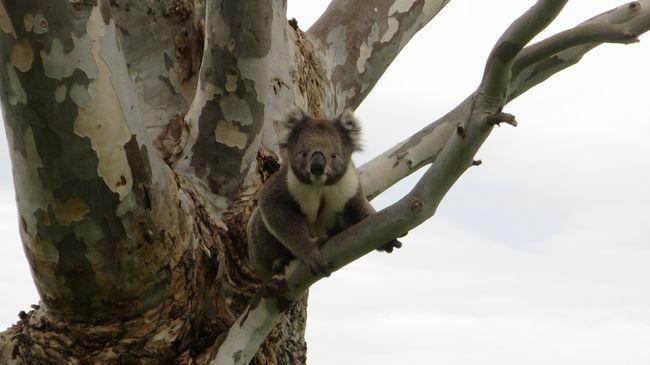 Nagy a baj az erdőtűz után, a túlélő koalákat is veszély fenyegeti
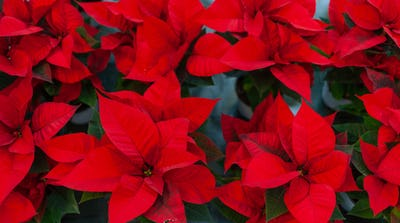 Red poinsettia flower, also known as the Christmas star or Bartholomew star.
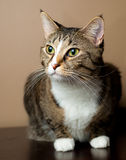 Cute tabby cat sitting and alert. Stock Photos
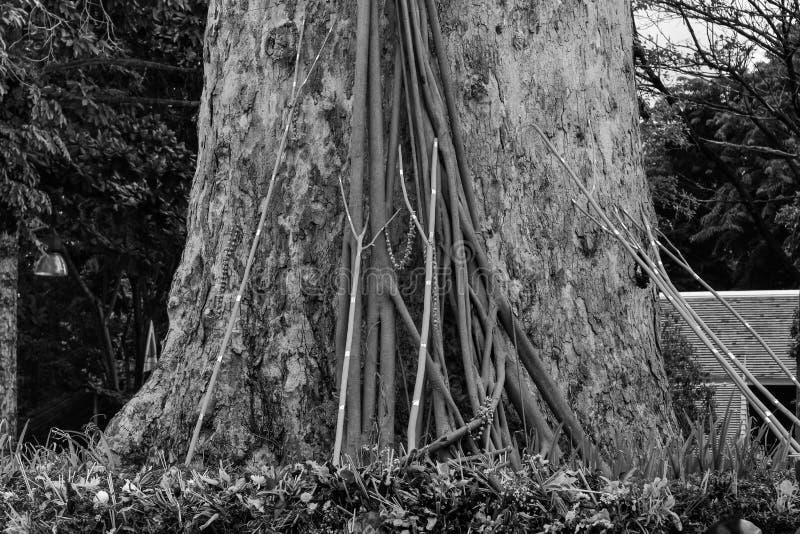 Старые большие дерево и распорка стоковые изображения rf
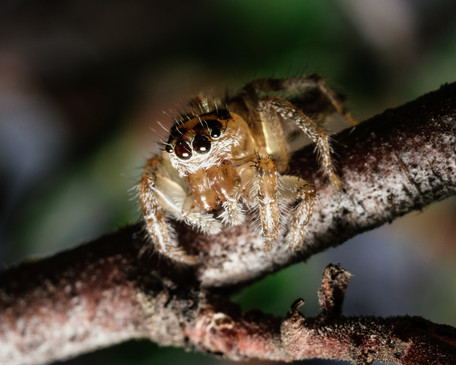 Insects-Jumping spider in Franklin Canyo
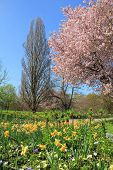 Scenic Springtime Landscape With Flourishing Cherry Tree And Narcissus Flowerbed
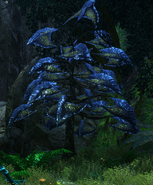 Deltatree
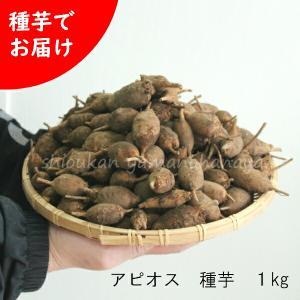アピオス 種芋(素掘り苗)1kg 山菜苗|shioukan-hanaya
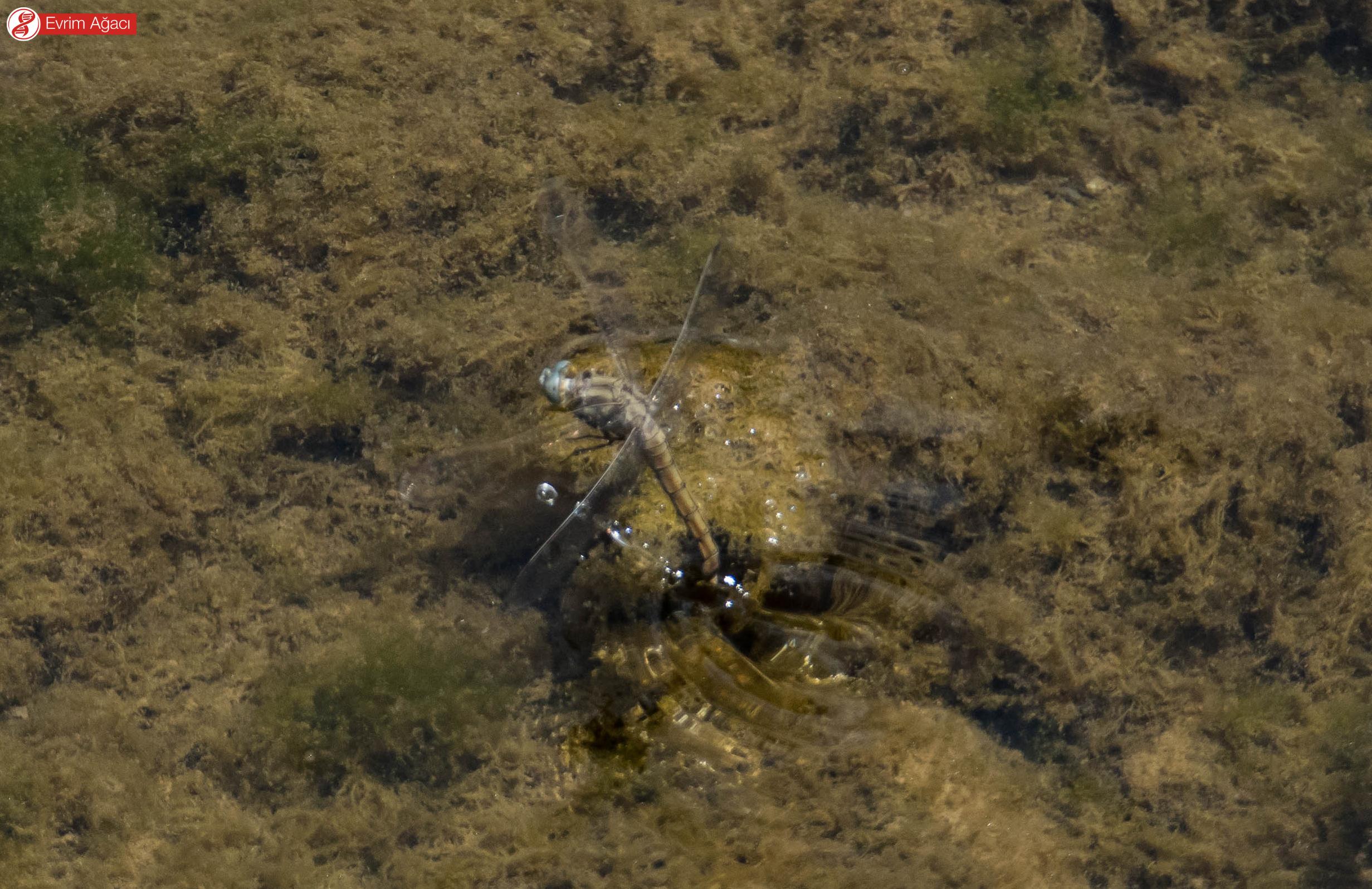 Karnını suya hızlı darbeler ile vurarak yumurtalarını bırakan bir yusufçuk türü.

★ ★ ★

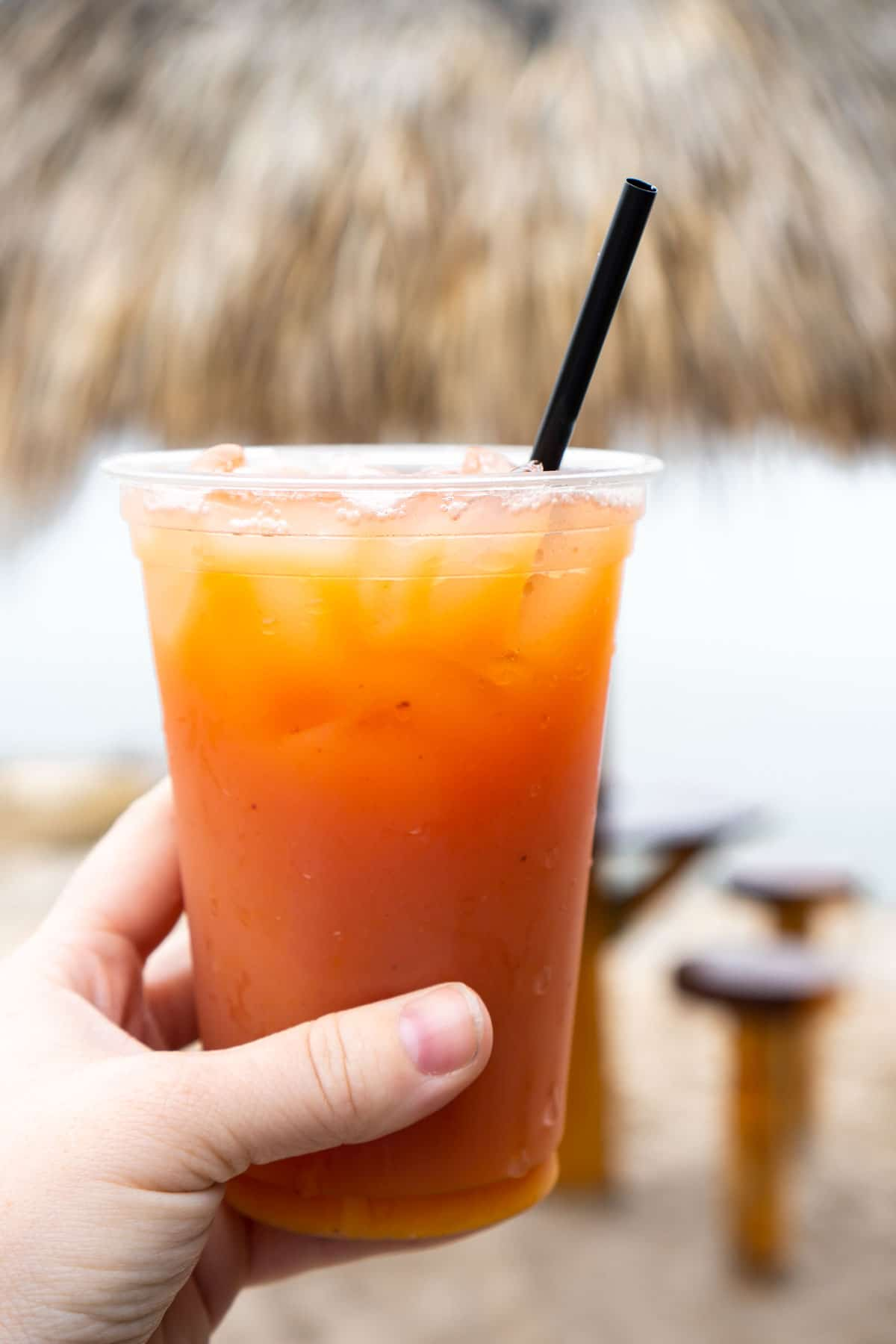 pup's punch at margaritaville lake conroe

★ ★ ★

> [The problem]:
Starting with the line that has "Nagy a baj az" and going on through the line that has "Karnını suya hızlı", transcribe the records above exactly, but skip the pictures.

> [Written response]:
 Nagy a baj az erdőtűz után, a túlélő koalákat is veszély fenyegeti
 Red poinsettia flower, also known as the Christmas star or Bartholomew star.
 Cute tabby cat sitting and alert. Stock Photos
 Старые большие дерево и распорка стоковые изображения rf
 Insects-Jumping spider in Franklin Canyo
 Scenic Springtime Landscape With Flourishing Cherry Tree And Narcissus Flowerbed
 Deltatree
アピオス 種芋(素掘り苗)1kg 山菜苗|shioukan-hanaya
 Karnını suya hızlı darbeler ile vurarak yumurtalarını bırakan bir yusufçuk türü.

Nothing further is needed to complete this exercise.